The Jaslovské Bohunice facility is to be shut down from 2006-2008, but the fate of Mochovce remains unclear.photo: TASR
No environmental issue in Slovakia invokes the passionate emotions the nuclear debate does. Burning questions over the safety of the Russian-designed plants are unlikely to vanish until they are completely shut down: the US Department of Energy in 1995 ranked one of the country's reactors one of the nine most dangerous in the world, while the company Electricité de France, a former key supplier to Slovakia's nuclear sector, said the reactor in question could never reach an acceptable level of safety, regardless of upgrades.
But while Slovak energy officials say that safety concerns have been met through upgrades and the promise of shut downs beginning in 2006, other questions have arisen, concerns which are forcing the country's energy policy makers to examine the operation of the nuclear sector.
Slovakia currently has two operational nuclear power plants, one at Jaslovské Bohunice in western Slovakia which began operation in 1978, and another at Mochovce in the central Nitra region, which had its first reactor go on line in August 1998. Controversy surrounds both sites.

-- TASK PROMPT --
According to the article on Slovakia's nuclear power plants, when did the first reactor at Mochovce go on line?

-- Data listing --
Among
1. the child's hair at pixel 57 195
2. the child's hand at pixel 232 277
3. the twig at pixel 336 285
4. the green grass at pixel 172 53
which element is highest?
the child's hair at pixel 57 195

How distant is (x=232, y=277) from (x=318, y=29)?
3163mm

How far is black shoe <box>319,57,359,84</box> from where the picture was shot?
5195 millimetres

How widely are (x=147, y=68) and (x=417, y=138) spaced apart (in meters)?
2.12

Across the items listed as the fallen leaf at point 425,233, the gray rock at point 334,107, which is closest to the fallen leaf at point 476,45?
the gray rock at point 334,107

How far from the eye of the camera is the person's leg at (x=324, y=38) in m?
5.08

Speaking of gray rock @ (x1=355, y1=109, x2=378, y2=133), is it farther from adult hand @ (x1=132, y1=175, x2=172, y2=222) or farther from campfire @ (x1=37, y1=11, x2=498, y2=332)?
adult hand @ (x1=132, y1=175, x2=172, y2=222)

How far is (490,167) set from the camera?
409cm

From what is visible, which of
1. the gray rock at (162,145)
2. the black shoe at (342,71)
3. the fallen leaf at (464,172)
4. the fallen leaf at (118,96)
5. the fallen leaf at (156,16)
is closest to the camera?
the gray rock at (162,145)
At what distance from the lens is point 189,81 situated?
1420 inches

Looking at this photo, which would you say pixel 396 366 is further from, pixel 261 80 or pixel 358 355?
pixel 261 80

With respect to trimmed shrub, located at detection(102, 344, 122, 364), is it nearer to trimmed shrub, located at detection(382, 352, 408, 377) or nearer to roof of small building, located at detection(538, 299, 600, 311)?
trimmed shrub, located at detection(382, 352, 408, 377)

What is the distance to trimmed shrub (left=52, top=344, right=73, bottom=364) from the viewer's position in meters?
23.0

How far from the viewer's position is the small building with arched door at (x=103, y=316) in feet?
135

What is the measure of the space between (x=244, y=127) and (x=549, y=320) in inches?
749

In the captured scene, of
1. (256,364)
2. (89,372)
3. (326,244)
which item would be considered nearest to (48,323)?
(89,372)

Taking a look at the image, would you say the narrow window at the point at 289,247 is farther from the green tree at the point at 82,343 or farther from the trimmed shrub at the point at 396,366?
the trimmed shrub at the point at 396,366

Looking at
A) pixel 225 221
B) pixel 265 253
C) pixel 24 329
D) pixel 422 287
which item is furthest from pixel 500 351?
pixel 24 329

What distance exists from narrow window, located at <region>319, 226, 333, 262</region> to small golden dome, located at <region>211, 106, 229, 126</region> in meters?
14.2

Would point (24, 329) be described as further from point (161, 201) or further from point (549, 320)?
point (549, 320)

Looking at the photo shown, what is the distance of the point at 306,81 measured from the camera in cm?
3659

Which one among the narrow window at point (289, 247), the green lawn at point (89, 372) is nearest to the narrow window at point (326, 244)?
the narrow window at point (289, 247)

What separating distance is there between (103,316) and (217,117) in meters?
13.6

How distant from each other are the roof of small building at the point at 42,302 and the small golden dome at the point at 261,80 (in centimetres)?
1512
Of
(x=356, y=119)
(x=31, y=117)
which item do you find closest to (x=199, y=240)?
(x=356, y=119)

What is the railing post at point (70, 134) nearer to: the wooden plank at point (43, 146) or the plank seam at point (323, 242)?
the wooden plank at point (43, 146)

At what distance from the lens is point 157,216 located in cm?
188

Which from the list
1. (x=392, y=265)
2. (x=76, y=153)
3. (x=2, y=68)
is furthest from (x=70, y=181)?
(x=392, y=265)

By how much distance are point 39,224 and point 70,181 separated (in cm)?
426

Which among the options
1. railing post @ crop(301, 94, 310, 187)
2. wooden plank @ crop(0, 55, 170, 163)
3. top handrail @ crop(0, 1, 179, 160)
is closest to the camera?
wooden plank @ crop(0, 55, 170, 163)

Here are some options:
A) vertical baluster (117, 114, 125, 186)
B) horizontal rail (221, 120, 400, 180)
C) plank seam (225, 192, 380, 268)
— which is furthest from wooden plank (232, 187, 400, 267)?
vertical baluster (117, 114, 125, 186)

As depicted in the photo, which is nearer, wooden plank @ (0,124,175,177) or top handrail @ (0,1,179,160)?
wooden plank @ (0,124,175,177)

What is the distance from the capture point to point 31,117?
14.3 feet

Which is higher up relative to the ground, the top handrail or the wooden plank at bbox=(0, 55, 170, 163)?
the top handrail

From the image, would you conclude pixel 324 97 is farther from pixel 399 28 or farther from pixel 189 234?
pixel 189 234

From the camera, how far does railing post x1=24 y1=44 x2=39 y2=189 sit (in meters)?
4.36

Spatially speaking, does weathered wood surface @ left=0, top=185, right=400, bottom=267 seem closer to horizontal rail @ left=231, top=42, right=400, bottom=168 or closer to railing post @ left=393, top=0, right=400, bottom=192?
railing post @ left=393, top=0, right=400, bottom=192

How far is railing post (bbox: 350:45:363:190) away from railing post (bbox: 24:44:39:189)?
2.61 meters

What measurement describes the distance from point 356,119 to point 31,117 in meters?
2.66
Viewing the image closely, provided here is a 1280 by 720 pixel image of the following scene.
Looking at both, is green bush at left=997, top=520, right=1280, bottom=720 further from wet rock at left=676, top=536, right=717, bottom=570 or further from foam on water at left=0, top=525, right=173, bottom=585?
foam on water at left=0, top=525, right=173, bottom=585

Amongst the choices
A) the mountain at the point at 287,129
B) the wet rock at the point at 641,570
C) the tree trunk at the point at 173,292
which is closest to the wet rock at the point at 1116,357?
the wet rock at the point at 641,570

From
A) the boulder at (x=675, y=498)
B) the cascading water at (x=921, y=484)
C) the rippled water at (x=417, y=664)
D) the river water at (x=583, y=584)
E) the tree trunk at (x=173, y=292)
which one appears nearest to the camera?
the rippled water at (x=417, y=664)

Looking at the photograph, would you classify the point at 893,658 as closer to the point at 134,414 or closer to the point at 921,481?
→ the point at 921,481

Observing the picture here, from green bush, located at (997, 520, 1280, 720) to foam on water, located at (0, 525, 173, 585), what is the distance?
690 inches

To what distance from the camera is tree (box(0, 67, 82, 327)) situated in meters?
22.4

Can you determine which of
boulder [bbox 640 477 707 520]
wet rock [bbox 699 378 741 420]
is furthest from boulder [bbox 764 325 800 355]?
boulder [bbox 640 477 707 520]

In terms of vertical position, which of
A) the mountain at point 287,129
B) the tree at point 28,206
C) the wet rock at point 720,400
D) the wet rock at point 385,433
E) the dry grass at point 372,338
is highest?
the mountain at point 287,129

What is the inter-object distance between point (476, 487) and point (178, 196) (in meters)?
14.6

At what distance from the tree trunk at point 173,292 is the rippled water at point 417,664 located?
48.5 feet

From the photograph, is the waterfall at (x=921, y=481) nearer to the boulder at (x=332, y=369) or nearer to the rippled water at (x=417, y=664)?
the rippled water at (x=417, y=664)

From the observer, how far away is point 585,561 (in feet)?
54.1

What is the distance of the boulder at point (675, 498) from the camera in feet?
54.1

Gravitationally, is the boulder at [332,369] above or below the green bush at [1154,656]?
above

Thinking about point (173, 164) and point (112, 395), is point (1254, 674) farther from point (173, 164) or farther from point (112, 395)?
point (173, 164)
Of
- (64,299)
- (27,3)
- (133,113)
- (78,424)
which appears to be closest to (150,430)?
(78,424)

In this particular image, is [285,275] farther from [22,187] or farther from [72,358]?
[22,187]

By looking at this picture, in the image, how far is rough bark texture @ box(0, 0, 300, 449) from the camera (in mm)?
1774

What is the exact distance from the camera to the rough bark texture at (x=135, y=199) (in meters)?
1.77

-- CORRECT RESULT --
August 1998.